What does AutoChunk do?

AutoChunk is a single-purpose REST API that turns business documents (PDF, HTML, DOCX, plain text) into AI-retrieval-ready chunks. Each chunk preserves source lineage, department ownership, access level, source URL, and per-principal permissions, so retrieval-layer filtering can enforce who-sees-what without leaking restricted content into LLM context.

What file formats does AutoChunk support?

POST /api/v1/extract accepts PDF, HTML, DOCX, and plain text (.txt, .md). Files up to 10MB. Image-only / scanned PDFs return 422 empty_output — OCR is not supported in v1.

How does AutoChunk handle access control?

AutoChunk is the data layer, not the enforcement layer. Every chunk we return carries department, access_level, source_url, and per-principal ACL rows. Your retrieval pipeline filters on those tags at query time (Pinecone metadata filter, pgvector WHERE clause, post-retrieval scrub). AutoChunk makes the metadata stick; your retrieval layer enforces the boundaries.

What are the rate limits?

Two ceilings per API key. Per-minute burst: 60 requests per rolling 60-second window by default, raisable per-key on request. Monthly quota: 1,000 successful requests by default, raisable per-key on request. Failed requests do not count toward the monthly quota.

How do I get an API key?

AutoChunk is invite-only. Email hello@autochunk.ai with your use case or submit the form at autochunk.ai. We reply within 48 hours.

Where does AutoChunk fit in a RAG stack?

AutoChunk handles the parsing + chunking + permission-tagging layer.

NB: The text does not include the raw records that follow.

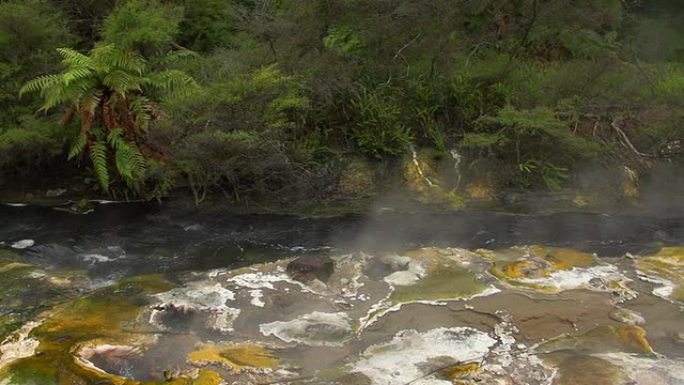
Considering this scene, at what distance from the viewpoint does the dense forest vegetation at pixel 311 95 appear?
1091 centimetres

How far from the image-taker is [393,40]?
13242mm

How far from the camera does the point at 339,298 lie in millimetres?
8500

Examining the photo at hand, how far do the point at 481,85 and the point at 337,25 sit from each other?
3.15 m

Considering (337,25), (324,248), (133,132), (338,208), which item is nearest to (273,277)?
(324,248)

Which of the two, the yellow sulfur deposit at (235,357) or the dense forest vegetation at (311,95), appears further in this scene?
the dense forest vegetation at (311,95)

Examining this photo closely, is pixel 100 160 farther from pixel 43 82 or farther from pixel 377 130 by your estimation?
pixel 377 130

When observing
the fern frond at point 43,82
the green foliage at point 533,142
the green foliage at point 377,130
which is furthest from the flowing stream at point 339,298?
the fern frond at point 43,82

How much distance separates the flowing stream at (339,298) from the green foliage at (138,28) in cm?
297

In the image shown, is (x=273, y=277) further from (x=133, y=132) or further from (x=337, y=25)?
(x=337, y=25)

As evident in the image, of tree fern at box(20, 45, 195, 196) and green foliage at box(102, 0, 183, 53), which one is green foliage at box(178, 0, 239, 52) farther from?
tree fern at box(20, 45, 195, 196)

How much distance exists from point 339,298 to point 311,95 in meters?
4.94

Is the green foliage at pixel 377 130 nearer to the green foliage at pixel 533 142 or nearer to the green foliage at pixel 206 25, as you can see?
the green foliage at pixel 533 142

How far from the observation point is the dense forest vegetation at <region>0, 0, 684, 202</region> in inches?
429

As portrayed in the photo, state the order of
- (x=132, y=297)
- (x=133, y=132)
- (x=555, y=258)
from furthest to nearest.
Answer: (x=133, y=132) < (x=555, y=258) < (x=132, y=297)
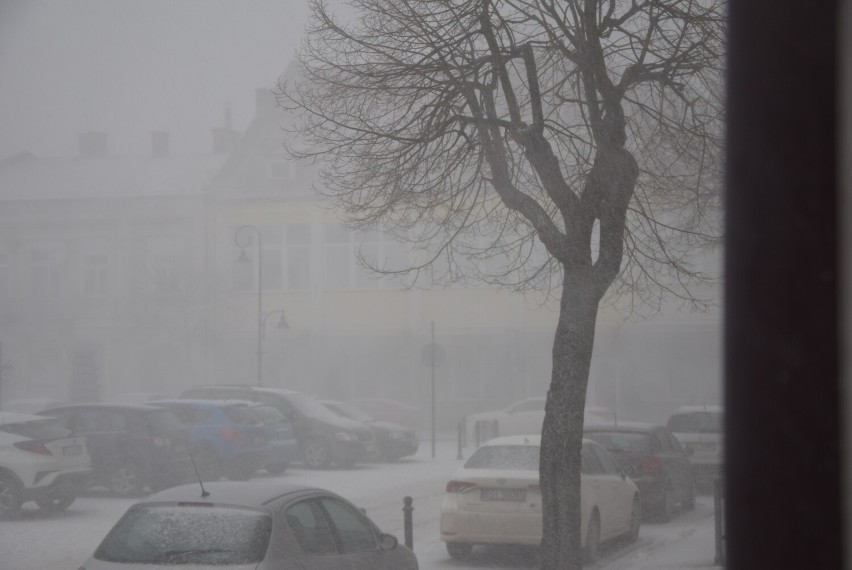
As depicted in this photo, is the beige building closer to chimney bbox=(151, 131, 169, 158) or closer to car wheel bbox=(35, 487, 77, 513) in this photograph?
chimney bbox=(151, 131, 169, 158)

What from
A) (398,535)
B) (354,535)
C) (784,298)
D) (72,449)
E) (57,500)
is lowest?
(398,535)

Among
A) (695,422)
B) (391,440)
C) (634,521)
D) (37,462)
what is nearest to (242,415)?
(37,462)

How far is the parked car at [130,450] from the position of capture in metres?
16.5

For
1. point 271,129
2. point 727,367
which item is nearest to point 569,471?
point 727,367

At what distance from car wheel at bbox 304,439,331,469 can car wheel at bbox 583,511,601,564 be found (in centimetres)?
1072

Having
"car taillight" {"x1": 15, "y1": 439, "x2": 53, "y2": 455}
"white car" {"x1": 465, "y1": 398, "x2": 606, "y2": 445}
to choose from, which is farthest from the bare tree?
"white car" {"x1": 465, "y1": 398, "x2": 606, "y2": 445}

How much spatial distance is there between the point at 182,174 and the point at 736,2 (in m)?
40.3

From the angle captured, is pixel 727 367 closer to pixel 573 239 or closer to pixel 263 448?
pixel 573 239

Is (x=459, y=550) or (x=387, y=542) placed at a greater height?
(x=387, y=542)

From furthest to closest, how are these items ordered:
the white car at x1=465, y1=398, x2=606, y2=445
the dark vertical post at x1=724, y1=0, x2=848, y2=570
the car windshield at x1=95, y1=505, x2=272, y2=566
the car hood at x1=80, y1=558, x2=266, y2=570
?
the white car at x1=465, y1=398, x2=606, y2=445
the dark vertical post at x1=724, y1=0, x2=848, y2=570
the car windshield at x1=95, y1=505, x2=272, y2=566
the car hood at x1=80, y1=558, x2=266, y2=570

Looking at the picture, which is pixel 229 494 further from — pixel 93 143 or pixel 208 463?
pixel 93 143

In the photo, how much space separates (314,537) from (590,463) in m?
5.81

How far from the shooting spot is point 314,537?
7.14 m

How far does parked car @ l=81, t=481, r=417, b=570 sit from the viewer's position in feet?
21.1
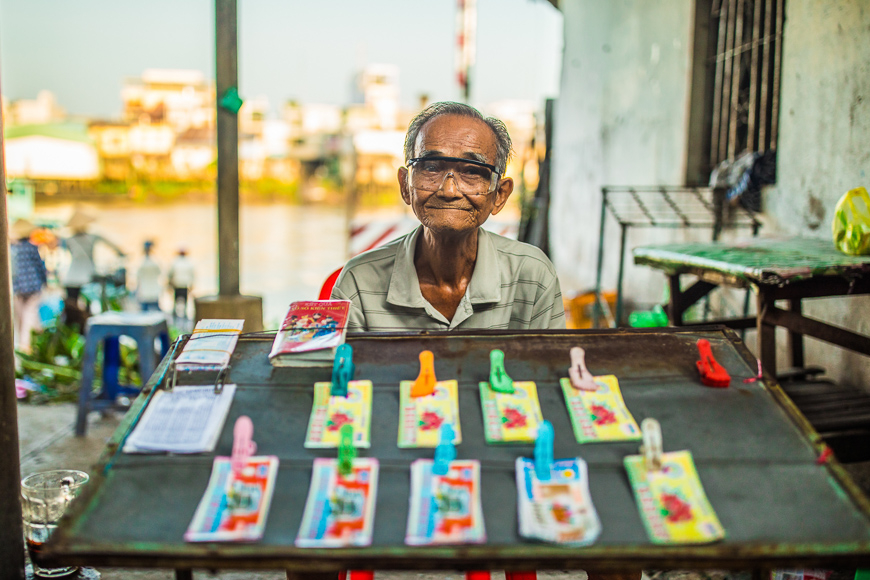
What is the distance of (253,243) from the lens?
16016mm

Customers compose with their preferred embedding model (Voyage, OpenAI, Cohere), vector database (Pinecone, Weaviate, Supabase pgvector, Qdrant), and LLM (Anthropic, OpenAI). The parsing+chunking output is designed to be embedding-ready and metadata-rich for retrieval-time access control.

How is this different from LangChain text splitters or LlamaIndex?

LangChain and LlamaIndex are SDKs you install and run yourself. AutoChunk is a managed API with permission tagging baked into the data shape. The differentiator is per-chunk access metadata — department, access_level, per-principal ACL rows — that ride through your embedding pipeline into your vector DB and back out at retrieval. Use LangChain/LlamaIndex if you don't need access control at retrieval; use AutoChunk if you do.

AutoChunk API

AutoChunk API Documentation

A single API endpoint that turns business text into AI-retrieval-ready chunks with department, access level, source URL, and per-principal permissions baked into every chunk.

Quickstart

Want to see output before you commit to integration? Try the playground — paste any text, see chunks come back, no API key required.

Ready to integrate? You'll need an API key (request access at hello@autochunk.ai — invite-only at this stage). Save it as an env var and replace$AUTOCHUNK_KEY below.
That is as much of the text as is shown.